Even that, however, is not cause for despair. St Paul tells the Romans, and Jesus says in the Gospel of Matthew, that God cares for the world and for God’s people. Christ died for us when we were still weak, ungodly sinners. God takes care of the grass, the birds, the flowers—all of creation—so of course God takes care of human beings, whom God created in God’s own image and likeness. Because of this loving care for creation, we should not worry about food or drink or clothing—or even suffering.

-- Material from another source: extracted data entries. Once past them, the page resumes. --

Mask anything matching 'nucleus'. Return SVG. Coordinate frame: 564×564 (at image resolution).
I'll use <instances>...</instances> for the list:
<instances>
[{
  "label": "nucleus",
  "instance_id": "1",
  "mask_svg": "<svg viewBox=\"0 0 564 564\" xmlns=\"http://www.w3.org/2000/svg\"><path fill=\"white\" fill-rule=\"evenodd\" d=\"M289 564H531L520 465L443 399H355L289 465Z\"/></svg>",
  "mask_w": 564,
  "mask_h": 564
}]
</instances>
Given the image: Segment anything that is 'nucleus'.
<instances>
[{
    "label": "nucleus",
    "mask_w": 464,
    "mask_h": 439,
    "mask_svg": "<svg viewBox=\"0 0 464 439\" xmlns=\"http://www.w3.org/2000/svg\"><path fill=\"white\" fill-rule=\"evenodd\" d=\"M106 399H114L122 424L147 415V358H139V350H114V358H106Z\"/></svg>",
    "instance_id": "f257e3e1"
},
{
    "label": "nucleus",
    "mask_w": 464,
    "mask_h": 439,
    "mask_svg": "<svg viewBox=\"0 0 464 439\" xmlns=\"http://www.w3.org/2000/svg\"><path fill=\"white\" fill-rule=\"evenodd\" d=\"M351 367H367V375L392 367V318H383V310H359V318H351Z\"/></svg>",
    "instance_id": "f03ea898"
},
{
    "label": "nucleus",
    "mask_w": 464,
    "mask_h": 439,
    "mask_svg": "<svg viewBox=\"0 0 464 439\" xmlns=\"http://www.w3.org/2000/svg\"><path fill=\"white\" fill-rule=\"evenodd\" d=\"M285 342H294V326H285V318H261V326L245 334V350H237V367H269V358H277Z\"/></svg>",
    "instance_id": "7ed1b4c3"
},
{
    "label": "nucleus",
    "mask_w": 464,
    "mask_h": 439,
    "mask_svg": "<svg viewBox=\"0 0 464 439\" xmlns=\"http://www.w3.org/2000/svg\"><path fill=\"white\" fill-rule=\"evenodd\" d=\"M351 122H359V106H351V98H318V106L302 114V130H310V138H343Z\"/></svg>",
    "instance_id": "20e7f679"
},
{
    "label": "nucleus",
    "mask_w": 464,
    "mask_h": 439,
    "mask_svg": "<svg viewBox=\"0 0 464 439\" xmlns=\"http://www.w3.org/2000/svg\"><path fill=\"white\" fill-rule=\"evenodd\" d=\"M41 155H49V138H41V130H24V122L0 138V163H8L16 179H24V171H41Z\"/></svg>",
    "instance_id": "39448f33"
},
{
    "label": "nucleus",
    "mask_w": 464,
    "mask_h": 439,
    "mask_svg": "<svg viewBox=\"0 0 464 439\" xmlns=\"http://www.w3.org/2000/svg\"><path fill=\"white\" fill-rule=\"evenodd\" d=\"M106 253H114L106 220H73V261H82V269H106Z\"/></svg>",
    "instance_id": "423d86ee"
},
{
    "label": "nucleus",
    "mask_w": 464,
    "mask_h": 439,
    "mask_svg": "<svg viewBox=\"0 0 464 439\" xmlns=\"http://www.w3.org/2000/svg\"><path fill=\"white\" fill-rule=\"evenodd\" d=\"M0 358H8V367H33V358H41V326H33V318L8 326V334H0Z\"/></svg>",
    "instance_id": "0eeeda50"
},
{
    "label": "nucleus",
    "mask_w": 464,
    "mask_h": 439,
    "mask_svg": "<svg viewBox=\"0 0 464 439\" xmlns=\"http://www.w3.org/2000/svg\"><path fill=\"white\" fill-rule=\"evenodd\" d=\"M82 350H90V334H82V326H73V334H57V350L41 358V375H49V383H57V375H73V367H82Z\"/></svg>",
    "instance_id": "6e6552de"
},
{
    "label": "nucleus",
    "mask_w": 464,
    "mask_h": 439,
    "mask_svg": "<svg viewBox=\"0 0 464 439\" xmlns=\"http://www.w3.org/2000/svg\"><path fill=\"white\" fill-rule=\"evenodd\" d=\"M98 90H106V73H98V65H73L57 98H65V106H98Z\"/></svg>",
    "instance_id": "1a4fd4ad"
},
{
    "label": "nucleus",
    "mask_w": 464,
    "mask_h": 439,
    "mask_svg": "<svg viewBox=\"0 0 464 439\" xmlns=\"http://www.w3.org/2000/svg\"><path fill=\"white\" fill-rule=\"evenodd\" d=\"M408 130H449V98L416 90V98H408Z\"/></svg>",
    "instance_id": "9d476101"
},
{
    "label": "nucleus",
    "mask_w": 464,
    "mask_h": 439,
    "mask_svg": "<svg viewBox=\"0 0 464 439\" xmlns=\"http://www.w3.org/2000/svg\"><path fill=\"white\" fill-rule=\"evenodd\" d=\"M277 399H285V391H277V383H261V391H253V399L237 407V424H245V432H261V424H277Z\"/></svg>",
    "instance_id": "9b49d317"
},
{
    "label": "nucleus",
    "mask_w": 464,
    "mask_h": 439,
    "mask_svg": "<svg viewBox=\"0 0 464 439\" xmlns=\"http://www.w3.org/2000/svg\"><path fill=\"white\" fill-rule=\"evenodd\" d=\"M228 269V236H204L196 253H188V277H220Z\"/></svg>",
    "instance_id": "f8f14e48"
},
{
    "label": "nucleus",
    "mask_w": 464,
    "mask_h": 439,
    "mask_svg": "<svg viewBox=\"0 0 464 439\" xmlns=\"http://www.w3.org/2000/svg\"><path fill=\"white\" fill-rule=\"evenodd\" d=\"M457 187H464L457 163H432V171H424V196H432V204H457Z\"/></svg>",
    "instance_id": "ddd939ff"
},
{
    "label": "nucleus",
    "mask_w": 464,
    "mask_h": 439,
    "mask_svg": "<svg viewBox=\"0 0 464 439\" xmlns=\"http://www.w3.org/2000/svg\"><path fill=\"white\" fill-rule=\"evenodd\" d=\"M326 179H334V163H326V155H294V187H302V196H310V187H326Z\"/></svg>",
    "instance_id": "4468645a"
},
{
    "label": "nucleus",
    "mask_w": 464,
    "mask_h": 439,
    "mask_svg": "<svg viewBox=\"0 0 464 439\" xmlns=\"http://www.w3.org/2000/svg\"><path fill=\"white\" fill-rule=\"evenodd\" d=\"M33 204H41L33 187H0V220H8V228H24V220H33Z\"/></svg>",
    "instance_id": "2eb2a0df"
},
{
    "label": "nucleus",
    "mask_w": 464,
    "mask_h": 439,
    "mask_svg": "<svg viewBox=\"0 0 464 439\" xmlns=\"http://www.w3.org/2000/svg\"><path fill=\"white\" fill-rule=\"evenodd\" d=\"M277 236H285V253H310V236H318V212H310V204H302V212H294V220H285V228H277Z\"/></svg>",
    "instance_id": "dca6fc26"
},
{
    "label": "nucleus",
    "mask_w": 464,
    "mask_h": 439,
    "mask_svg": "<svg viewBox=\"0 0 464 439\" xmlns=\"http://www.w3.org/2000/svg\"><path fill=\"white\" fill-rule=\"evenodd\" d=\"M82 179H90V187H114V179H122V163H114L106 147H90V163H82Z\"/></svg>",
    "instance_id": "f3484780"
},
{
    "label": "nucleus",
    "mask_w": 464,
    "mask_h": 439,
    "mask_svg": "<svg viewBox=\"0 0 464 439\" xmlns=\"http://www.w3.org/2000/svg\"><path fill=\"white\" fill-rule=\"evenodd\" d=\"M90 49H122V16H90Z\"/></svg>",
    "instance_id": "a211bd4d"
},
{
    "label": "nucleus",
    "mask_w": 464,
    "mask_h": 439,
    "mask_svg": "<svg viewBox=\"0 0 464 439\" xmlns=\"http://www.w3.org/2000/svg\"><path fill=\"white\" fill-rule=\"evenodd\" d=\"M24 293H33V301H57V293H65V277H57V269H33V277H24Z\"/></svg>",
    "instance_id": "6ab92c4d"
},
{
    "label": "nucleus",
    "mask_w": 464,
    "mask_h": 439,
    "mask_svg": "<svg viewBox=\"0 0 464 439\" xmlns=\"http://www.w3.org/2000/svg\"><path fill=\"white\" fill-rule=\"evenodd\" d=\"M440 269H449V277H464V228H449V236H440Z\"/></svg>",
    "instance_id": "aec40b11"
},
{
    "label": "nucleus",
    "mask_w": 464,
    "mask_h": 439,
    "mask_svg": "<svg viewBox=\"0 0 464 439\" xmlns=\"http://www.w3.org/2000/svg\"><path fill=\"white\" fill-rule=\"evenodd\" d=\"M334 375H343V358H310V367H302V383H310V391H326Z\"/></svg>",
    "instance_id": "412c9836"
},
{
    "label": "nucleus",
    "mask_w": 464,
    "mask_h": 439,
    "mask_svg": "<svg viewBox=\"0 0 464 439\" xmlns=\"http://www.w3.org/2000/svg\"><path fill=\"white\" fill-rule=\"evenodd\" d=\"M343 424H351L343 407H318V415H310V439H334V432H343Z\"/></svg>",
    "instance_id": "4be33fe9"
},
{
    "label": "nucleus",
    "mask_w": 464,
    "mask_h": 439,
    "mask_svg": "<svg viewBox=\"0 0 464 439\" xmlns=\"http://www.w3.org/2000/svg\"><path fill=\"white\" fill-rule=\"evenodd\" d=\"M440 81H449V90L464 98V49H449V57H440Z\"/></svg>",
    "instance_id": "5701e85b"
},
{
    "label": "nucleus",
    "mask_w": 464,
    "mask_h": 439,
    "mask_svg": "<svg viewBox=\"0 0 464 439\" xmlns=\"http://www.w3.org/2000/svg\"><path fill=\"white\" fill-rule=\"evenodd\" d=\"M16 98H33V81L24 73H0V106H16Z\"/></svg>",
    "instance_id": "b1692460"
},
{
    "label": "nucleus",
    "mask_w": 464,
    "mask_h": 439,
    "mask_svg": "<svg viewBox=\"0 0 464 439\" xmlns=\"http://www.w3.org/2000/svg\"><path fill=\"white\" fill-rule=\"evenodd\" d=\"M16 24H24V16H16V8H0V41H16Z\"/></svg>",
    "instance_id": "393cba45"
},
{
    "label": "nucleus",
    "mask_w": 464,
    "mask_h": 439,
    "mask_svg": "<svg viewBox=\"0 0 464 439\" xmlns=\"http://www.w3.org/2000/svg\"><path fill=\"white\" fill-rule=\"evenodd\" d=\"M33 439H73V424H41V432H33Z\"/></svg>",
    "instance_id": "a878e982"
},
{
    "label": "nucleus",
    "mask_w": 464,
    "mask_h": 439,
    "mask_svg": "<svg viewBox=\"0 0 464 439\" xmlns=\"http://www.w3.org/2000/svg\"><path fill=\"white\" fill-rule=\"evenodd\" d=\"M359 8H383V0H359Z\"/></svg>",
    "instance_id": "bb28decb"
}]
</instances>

We should cultivate and hold on to our faith in God. We should not think of suffering as a good thing or as something God imposes on us to strengthen our faith. But we should understand suffering as something that ultimately brings us closer to God by making us trust and hope even more in God. St Paul says that suffering produces endurance, and endurance produces character, and character produces hope. And hope does not disappoint us, because God’s love has been poured into our hearts by the Holy Spirit that has been given to us.
This gift of hope through love allows us—in fact, impels us—to seek God’s kingdom and righteousness, and then to receive everything that God knows we need. And for this we give thanks and praise and glory to the Father, the Son, and the Holy Spirit, one God, now and ever and to ages of ages. Amen.